Nobody likes a dobber
James Burke writes: Re. “Turnbull dobbed in sacked SBS reporter over Anzac tweets” (yesterday). I don’t know Scott McIntyre’s political views beyond those tweets. But anyone serious about history will have considered at some point the issues he’s raised. We might not agree with him, or adopt such extreme positions (or we might outgrow them) and we might not voice them so crudely. Still, these are questions that need to be asked about Australia’s wars and they won’t be answered with myth enforced by censorship.

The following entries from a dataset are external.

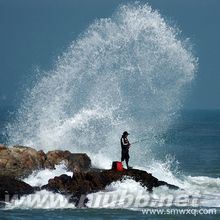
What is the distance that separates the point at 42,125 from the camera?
39156mm

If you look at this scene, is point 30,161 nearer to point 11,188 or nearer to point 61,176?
point 61,176

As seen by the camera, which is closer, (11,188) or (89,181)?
(11,188)

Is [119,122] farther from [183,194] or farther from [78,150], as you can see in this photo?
[183,194]

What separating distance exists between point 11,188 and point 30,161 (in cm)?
331

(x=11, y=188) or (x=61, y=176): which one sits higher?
(x=61, y=176)

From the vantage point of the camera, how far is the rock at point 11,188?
83.2 feet

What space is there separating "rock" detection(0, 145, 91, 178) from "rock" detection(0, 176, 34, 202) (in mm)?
1629

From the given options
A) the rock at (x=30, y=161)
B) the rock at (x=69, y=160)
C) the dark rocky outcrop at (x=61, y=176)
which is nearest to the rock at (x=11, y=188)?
the dark rocky outcrop at (x=61, y=176)

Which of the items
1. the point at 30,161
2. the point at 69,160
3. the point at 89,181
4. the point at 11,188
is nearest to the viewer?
the point at 11,188

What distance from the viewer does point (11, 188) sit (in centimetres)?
2558

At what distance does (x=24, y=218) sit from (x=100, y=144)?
55.6 feet

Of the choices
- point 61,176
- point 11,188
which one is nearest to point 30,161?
point 61,176

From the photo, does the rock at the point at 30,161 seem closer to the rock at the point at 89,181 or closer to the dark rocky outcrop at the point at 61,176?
the dark rocky outcrop at the point at 61,176

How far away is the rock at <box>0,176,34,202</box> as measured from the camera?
83.2 feet
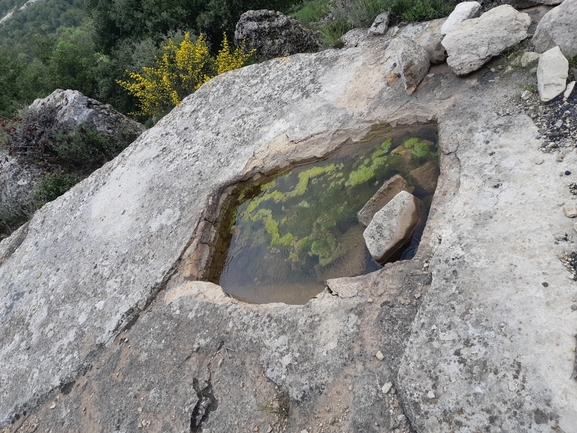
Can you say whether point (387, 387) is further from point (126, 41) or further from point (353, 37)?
point (126, 41)

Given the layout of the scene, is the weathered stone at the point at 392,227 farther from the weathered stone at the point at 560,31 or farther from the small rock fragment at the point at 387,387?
the weathered stone at the point at 560,31

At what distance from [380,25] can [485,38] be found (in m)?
2.26

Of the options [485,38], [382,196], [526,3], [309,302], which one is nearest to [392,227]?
[382,196]

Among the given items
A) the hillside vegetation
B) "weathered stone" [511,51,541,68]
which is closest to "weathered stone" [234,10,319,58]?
the hillside vegetation

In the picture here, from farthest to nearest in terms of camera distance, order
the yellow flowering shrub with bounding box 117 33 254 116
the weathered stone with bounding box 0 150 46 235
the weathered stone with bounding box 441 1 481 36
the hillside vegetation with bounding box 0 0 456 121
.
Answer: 1. the hillside vegetation with bounding box 0 0 456 121
2. the yellow flowering shrub with bounding box 117 33 254 116
3. the weathered stone with bounding box 0 150 46 235
4. the weathered stone with bounding box 441 1 481 36

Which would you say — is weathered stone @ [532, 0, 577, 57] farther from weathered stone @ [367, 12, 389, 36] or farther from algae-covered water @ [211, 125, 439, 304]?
weathered stone @ [367, 12, 389, 36]

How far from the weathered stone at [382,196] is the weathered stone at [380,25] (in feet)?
10.4

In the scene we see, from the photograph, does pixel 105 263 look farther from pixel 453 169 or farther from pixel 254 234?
pixel 453 169

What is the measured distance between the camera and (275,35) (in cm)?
936

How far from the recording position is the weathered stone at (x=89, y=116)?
920 centimetres

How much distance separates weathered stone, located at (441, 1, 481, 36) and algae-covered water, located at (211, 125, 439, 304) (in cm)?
158

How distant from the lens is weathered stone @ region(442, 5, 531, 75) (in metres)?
4.82

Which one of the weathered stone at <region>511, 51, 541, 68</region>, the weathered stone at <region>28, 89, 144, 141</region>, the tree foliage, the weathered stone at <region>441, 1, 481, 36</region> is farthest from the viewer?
the tree foliage

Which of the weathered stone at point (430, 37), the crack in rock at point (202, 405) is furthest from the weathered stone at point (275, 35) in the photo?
the crack in rock at point (202, 405)
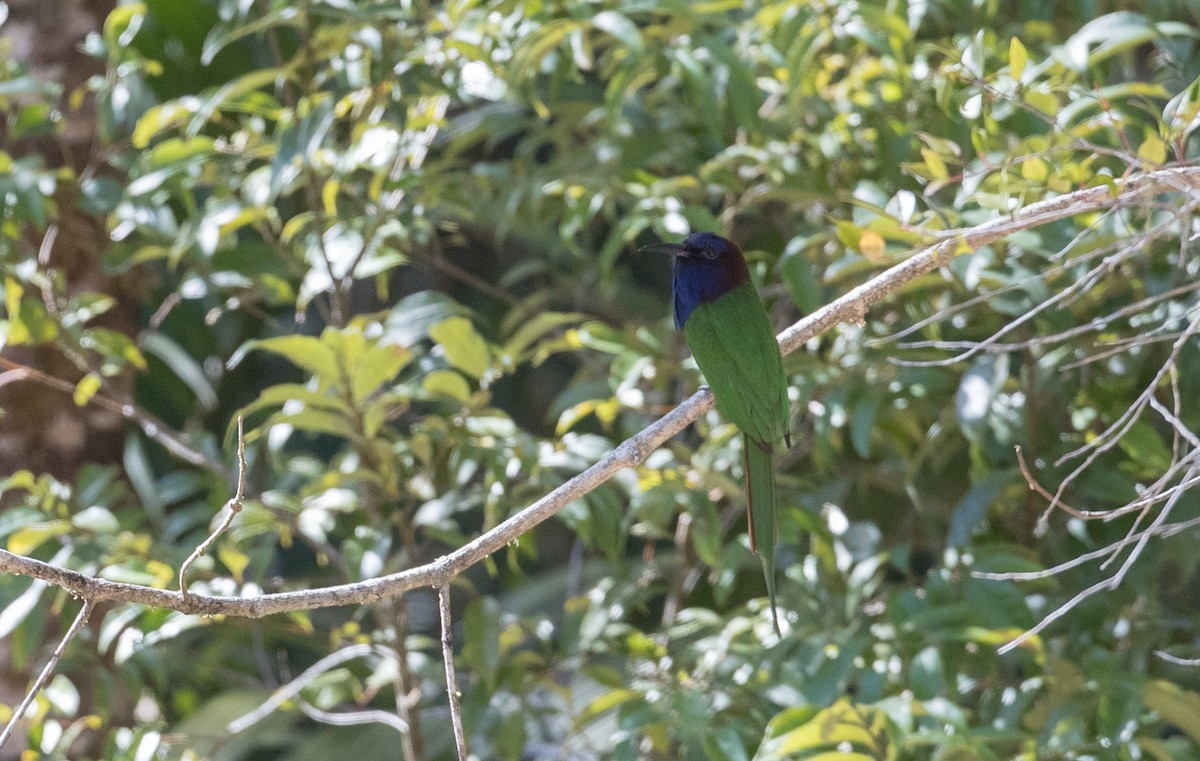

McIntyre’s sacking was inevitable. Plenty of public servants have been sacked for less by this government, like the scientists targeted for being, well, scientists. It should be followed by the sacking of Tim Wilson. His office as Human Rights Commissioner is supposed to defend individual freedoms, but in entering the fray he has appointed himself an arbiter of what constitutes offensive speech, a concept whose very legal basis he previously questioned. In the most generous reading, Wilson is incompetent in his role. If the Abbott Government is serious about reducing budget waste, I know an easy $300,000+ of taxpayer’s money they can save.
On medals and Anzac
Peter Wotton writes: Re. “Rundle: on Anzac Day in Dublin and a cause worth dying for” (yesterday). Did Rundle get it wrong with his comment that your own medals are worn over your heart on the right side? I had always understood that your own medals belonged on the left side and those of others went on the right.
Clearing up small details
Don Wormald writes: Re. “On McMahon and voting ages” (yesterday). Malcolm Farnsworth is quite correct and I was wrong in asserting 18-year-olds got the vote in 1972 as a bit of research reveals. I can only plead my advancing dotage and a faulty memory. It seems I voted first in 1974. However, the conversation with my uncle did take place in the terms stated and it was upon that basis I wrote the piece. Obviously more than just my own memory was fallible. The comment about McMahon’s character is a tad harsh considering it was McMahon who announced in August 1971 the pull out of the last Australian troops from Vietnam — something that has oft been attributed to Whitlam. I suspect it was this my uncle was referring to when he suggested McMahon was having trouble with his conscience. Suitably chastened I now know to do my research and not rely upon my ageing memory.
On Rundle on Gallipoli
Robin Prior writes: Re. “Rundle: the guns of August, the landing at Gallipoli, and the complicated reasoning of WWI” (Friday). What a nostalgic journey Rundle on Gallipoli was. I hadn’t read a hard line Marxist approach to the First World War and to the Middle East in particular since my undergraduate days. Eric Hobsbawm would be over the moon to see this stuff recycled 50 years later. By the way, there have been a few new interpretations since 1968. I can provide a reading list.